**Supplied records:**
┏━━
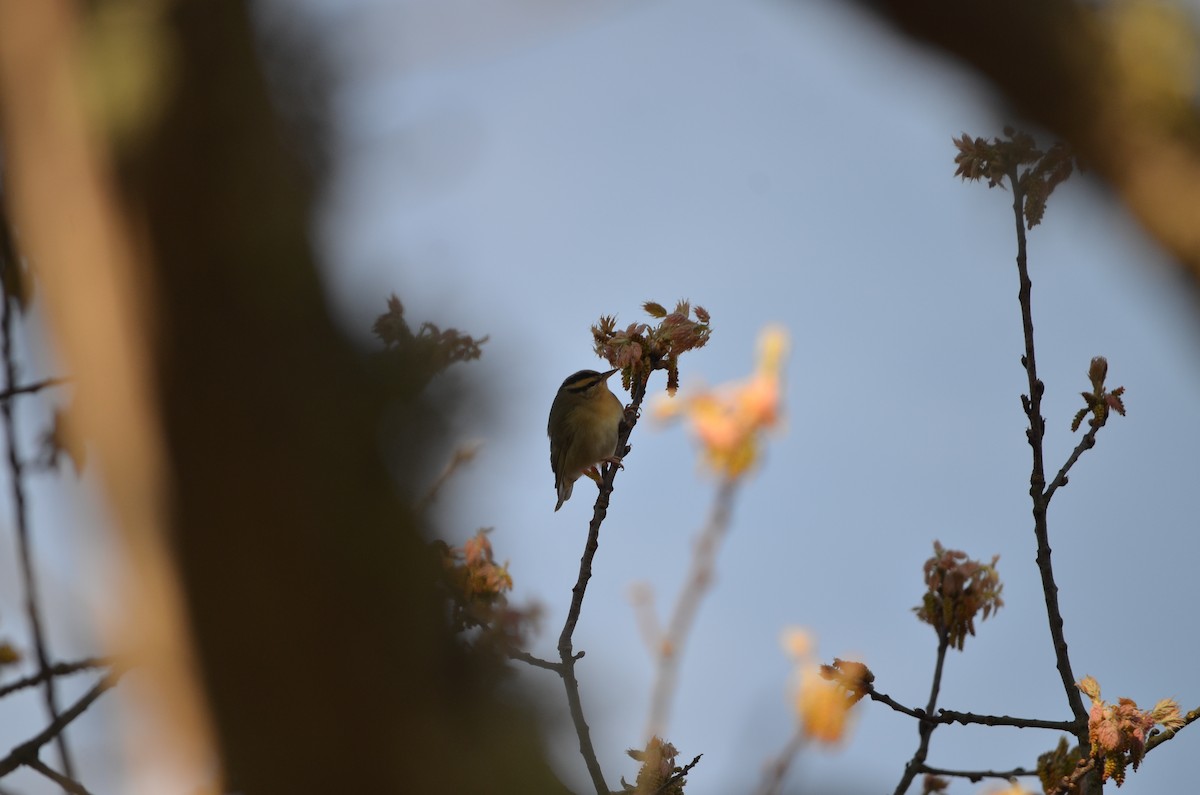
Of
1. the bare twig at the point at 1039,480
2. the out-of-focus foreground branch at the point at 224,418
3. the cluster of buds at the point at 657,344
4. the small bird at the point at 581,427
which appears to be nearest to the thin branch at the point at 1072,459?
the bare twig at the point at 1039,480

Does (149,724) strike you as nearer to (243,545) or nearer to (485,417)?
(243,545)

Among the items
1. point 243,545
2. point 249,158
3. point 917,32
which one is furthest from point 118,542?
point 917,32

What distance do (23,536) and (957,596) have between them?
2874mm

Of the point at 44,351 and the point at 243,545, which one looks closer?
the point at 243,545

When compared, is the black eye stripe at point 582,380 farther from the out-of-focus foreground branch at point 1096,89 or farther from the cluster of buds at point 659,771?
the out-of-focus foreground branch at point 1096,89

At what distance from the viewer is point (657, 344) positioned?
373 cm

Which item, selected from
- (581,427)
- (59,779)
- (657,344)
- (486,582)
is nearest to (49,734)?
(59,779)

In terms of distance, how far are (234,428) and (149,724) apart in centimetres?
36

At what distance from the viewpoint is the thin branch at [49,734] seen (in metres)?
2.35

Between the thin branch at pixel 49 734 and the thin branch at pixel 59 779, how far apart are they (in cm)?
2

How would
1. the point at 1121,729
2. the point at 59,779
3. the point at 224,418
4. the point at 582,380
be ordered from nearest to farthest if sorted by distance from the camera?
the point at 224,418 < the point at 59,779 < the point at 1121,729 < the point at 582,380

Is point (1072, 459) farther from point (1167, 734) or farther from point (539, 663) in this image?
point (539, 663)

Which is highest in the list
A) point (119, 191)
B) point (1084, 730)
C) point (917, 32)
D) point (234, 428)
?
point (1084, 730)

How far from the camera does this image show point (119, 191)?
1272 mm
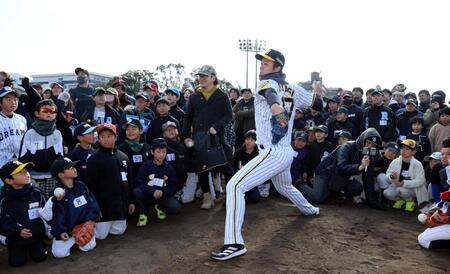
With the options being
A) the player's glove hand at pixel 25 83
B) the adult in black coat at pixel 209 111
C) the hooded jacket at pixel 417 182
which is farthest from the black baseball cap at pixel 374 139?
the player's glove hand at pixel 25 83

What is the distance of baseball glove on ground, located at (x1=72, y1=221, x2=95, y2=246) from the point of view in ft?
14.4

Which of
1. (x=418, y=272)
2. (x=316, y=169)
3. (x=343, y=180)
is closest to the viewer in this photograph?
(x=418, y=272)

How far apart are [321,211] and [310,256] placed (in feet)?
5.79

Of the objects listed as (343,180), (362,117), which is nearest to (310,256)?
(343,180)

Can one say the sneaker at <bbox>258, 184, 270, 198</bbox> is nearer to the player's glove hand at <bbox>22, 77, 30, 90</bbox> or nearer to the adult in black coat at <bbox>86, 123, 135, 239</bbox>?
the adult in black coat at <bbox>86, 123, 135, 239</bbox>

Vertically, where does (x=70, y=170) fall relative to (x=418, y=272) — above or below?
above

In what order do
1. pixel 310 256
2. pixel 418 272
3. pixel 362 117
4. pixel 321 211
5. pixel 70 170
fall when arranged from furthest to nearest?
1. pixel 362 117
2. pixel 321 211
3. pixel 70 170
4. pixel 310 256
5. pixel 418 272

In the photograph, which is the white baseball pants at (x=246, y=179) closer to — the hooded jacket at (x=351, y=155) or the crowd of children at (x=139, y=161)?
the crowd of children at (x=139, y=161)

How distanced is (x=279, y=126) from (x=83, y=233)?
2518 millimetres

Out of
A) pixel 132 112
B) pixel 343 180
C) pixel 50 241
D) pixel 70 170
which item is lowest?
pixel 50 241

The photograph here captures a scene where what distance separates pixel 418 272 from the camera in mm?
3799

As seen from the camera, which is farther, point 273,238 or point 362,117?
point 362,117

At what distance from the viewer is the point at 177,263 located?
400 cm

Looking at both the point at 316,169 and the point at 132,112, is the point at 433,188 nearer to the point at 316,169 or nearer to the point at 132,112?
┗━━
**Task objective:**
Reproduce exactly the lines from the one with "How distanced is" through the end of the entries above, both ends included.

**Written answer:**
How distanced is (x=279, y=126) from (x=83, y=233)?
2518 millimetres

Out of
A) pixel 132 112
B) pixel 343 180
C) pixel 50 241
D) pixel 70 170
which item is lowest?
pixel 50 241

The photograph here captures a scene where what distance separates pixel 418 272 from the camera in mm?
3799

As seen from the camera, which is farther, point 273,238 or point 362,117?
point 362,117

At what distance from the viewer is the point at 177,263 located?
400 cm

Looking at both the point at 316,169 and the point at 132,112, is the point at 433,188 nearer to the point at 316,169 or nearer to the point at 132,112?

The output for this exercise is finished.